Le destin de déliaison

 

 

      Une année scolaire s'achève et avec elle la brise des cimes devrait se faire plus sensible, plus tonique. Mais avant de me perdre longuement dans les hauteurs, je ne peux m'empêcher de faire un petit bilan. En fait, je serais volontiers tenté de gémir sur la difficile évolution du métier particulier qui est le mien. Je pourrais comme bien d'autres pleurer sur l'état cadavérique de la culture de base des élèves. Mais ce n’est pas sur le mode de l’affliction que je souhaite ici intervenir. Et à dire vrai, je me demande plutôt comment faire désormais face à des subjectivités soumises à l'immédiateté de leurs affects et déficientes sur le terrain de la structure symbolique. Cette pathologie collective est à ce point devenue la norme que le malade, d'une certaine manière, c'est moi. L'inadapté, c'est encore moi ! Et pourtant, combien d'élèves témoignent d'un réel handicap sur le plan de la pensée, sur le plan de l'accès aux idées et des capacités autrefois requises pour organiser leur intériorité et aborder les enjeux complexes de l'existence. Peut-être suis-je déjà devenu vieux et, aveuglé par ma propre évolution, ne suis-je plus capable de penser moi-même cette altérité nouvelle qui se déploie dans les salles de cours et dont les ressorts paraissent m'échapper.

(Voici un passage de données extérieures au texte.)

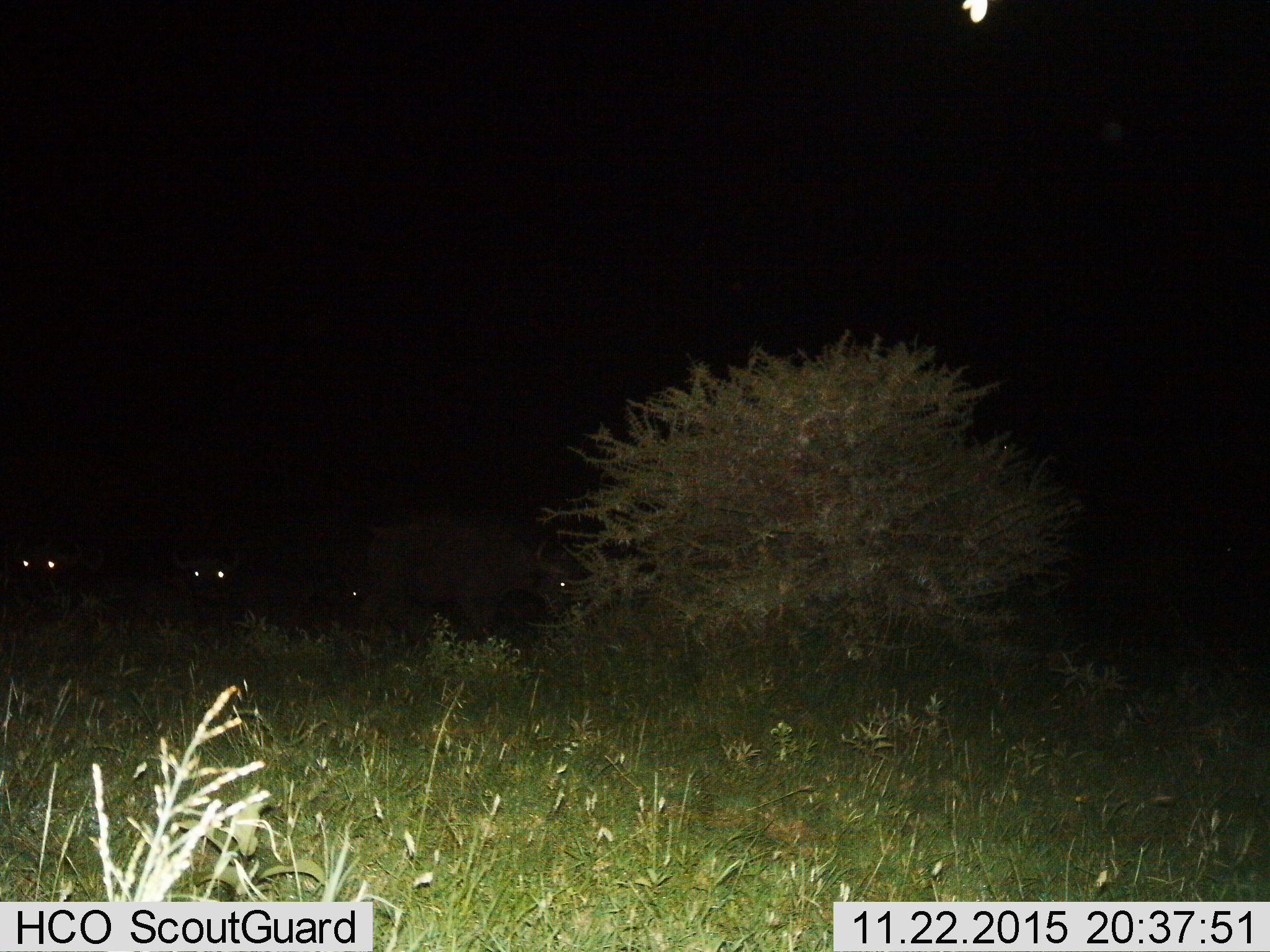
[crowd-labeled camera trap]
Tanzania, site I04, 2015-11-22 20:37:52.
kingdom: Animalia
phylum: Chordata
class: Mammalia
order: Artiodactyla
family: Bovidae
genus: Syncerus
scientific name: Syncerus caffer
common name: cape buffalo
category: buffalo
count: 4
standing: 67%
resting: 17%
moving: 33%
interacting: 0%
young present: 0%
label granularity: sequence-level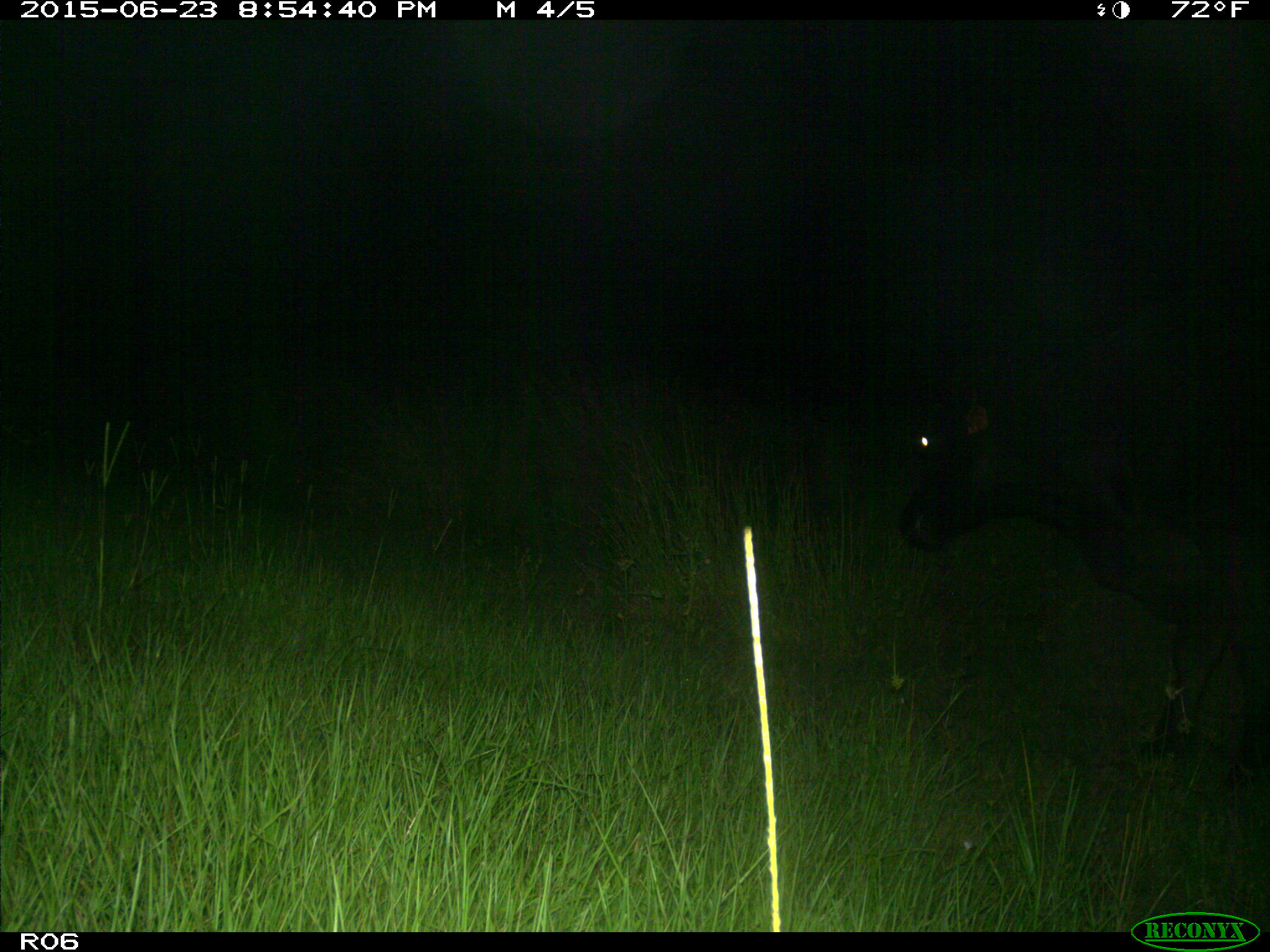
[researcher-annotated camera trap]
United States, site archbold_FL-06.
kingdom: Animalia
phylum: Chordata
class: Mammalia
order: Artiodactyla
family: Bovidae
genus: Bos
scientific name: Bos taurus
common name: domestic cow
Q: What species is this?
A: Bos taurus (domestic cow).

      Mais ce qui est frappant, c'est que si l'intérêt pour la philosophie demeure, leurs moyens réels de navigation dans le questionnement et dans les constructions théoriques se sont largement affaissés. Le problème tient moins à la nature de la discipline philosophique qu'aux rapports distendus que les élèves entretiennent avec leur langue maternelle, langue relâchée et dont la loi initialement structurante ne fait plus sens et n'organise plus les médiations nécessaires au décentrement subjectif et narcissique. Le problème est de prime abord grammatical, syntaxique, orthographique. Mais plus gravement, se nichent peut-être dans cette faillite du symbolique, dans cette sourde incapacité, un repli alarmant dans l'imaginaire, un retrait dans un monde magique constitué d'échanges instantanés à l'intérêt immédiat et par suite, une fuite de la réalité qu’aucune instance intérieure ne peut plus prendre en charge. 

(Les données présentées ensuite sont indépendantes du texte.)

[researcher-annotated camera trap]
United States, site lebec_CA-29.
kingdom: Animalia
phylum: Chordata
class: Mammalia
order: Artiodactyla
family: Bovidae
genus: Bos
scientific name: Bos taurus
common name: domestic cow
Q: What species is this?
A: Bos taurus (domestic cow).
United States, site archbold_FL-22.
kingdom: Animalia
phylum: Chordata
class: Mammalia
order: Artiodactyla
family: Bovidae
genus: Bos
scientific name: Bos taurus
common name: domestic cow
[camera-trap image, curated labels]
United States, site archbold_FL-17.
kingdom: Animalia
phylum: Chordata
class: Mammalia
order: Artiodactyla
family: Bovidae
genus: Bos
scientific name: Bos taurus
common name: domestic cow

      Il faudrait être fou ou complètement inconséquent pour imaginer qu'un professeur ne puisse que progresser de façon linéaire tout au long d'une carrière ; carrière qu'il creuse avec passion au début et qui finit par le creuser lui avec les années ! La mise en valeur de l'expérience dans ce domaine relève d'une imposture et d'un aveuglement. Dans mes jeunes années, les élèves y allaient du "transfert positif" et les cours étaient investis par eux avec autant de passion que je pouvais en déployer moi-même. Aujourd'hui, les projections positives opèrent toujours mais des phénomènes inaperçus viennent perturber la relation. L'homme vieillit, évolue, change alors que ses élèves ne vieillissent pas et s'ils changent, c'est rarement dans le sens d'une extension des facultés mais plutôt dans le sens d'une croissante anomie qui interroge entre autres choses l'institution scolaire.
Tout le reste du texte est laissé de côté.